■ BRIEF
Report the number of lines below in which the word "promoter" occurs. Nothing else is needed.

■ STUDY MATERIAL
....

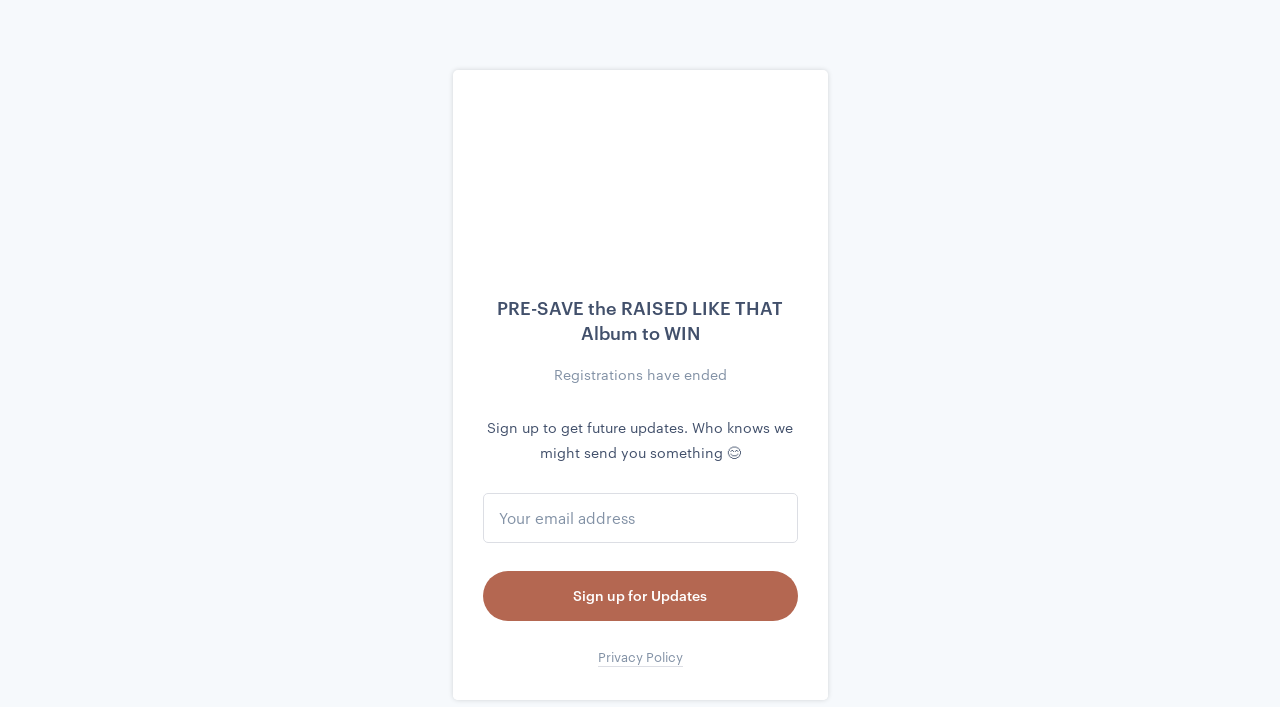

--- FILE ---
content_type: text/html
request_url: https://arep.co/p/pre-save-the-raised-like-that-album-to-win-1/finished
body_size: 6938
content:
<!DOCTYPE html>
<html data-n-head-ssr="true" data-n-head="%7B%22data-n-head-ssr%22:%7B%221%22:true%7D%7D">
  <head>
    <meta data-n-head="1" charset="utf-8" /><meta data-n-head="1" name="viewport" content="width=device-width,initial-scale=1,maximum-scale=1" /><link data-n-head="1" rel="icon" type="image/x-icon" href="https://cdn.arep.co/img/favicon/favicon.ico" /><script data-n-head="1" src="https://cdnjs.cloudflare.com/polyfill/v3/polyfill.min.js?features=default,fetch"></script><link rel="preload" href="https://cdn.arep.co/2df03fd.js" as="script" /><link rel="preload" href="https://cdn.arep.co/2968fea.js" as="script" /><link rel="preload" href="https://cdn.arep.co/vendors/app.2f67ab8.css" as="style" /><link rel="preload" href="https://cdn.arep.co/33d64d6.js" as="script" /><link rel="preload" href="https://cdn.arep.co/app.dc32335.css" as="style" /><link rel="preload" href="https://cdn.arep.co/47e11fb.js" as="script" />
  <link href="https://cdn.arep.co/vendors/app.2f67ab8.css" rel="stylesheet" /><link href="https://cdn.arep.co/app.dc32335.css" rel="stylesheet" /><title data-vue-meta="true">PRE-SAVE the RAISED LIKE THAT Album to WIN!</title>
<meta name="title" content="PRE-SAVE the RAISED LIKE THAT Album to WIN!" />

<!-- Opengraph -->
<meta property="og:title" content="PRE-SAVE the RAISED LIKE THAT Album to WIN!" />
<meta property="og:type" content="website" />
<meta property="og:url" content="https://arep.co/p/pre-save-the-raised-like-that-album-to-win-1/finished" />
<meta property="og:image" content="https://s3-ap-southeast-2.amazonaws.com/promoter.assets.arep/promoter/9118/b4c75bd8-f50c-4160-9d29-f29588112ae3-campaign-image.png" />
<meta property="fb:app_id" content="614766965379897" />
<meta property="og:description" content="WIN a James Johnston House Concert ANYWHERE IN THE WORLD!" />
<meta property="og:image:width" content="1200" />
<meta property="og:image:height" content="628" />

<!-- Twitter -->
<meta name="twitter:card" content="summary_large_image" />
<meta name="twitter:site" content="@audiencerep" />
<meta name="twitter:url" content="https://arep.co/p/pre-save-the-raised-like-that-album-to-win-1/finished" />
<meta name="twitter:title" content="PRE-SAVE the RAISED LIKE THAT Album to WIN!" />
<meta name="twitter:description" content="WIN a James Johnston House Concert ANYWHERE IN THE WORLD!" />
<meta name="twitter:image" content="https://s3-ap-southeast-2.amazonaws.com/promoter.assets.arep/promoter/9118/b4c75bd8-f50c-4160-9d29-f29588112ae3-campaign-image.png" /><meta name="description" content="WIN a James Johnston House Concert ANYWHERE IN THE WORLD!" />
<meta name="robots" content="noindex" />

....

■ SOLUTION TO THIS PROBLEM
2